Talpa Radio
- Industry: Radio
- Predecessor: 538 Group Sky Radio Group
- Founded: 1 January 2012; 13 years ago
- Founder: John de Mol, Jr.
- Headquarters: Hilversum, Netherlands
- Products: Radio and television
- Owner: John de Mol Jr.
- Parent: Talpa Network
- Website: www.talpanetwork.com

= Talpa Radio =

Dutch radio company

Talpa Radio (formerly 538 Group and Sky Radio Group) is a radio company of Talpa Network, in which various radio and television activities are housed.

== History ==
The company started in 2002 when John de Mol Jr. bought Noordzee FM from Strengholt and SBS Radio, the radio station where he started his media career as a 16 year old. He placed the radio station in the company Talpa Radio, Talpa Radio would acquire Radio 10 in 2003. In 2005 De Mol wanted to acquire the market leader Radio 538, but wasn't allowed due to a law in the Netherlands that prevented one party to have multiple unconditional frequency packages in possession. Therefore Noordzee FM was sold to De Persgroep in order to acquire Radio 538.

RTL Nederland and John de Mol struck a deal in 2017 in which RTL would acquire the television channel Tien and Radio 538, John de Mol would acquire a 26% stake in RTL. Radio 10 was initially excluded from the deal, but eventually acquired in 2010 from Talpa Radio and SLAM!FM from Lex Harding in 2011 by the consortium. Due to John de Mol's partial acquisition of SBS Broadcasting B.V. in 2011 the Netherlands Authority for Consumers and Markets forced him to sell his stake in RTL Nederland. In this deal - which came into effect in 2012 - RTL would buy back the shares of De Mol and De Mol would acquire the radio stations from RTL and formed the 538 Group, which became a subsidiary of John de Mol's Talpa Holding. Talpa Holding sold radio station Radio 10 to RadioCorp in 2013, RadioCorp already owned 100% NL. With this deal Talpa Holding would acquire a 25% stake in RadioCorp. This stake would rise to 100% in 2016 when Talpa Holding acquired the remaining 75%, so Talpa would fully own Radio 538, SLAM!FM, Radio 10 and 100% NL. The stations SLAM!FM and 100% FM however were immediately sold to Karl Habsburg, one of the original owners of RadioCorp. De Mol sold these stations so he could form a joint-venture with Telegraaf Media Group's Sky Radio Group in 2016 of which Talpa would own 77%, the joint venture included the stations Radio Veronica, Radio 10, Sky Radio and Radio 538 and advertisement agency One Media Sales.
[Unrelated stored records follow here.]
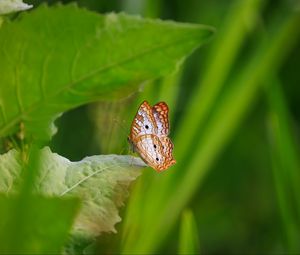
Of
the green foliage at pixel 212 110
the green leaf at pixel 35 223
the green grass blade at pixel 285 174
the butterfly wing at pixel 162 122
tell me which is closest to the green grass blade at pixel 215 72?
the green foliage at pixel 212 110

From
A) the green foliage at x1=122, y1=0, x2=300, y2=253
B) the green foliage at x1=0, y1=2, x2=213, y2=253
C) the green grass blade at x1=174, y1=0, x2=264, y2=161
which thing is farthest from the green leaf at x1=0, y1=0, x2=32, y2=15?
the green grass blade at x1=174, y1=0, x2=264, y2=161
Following the rest of 2016 and 2017 De Mol wanted to acquire the parent company of his joint-venture partner Telegraaf Media Group for his newly formed Talpa Network, a bidding war between Talpa and Mediahuis erupted. De Mol started buying up stock during this process and reached 29.16% of the shares, gave a higher bid for the rest of the shares, but was turned down when the other shareholders chose a deal with Mediahuis. In August 2017 De Mol stopped his acquisition attempt, but kept his share of Telegraaf Media Group. This construction lasted until December of 2017 when Mediahuis acquired the remaining shares and De Mol acquired the 538 Group-Sky Radio Group joint-venture, which he renamed Talpa Radio.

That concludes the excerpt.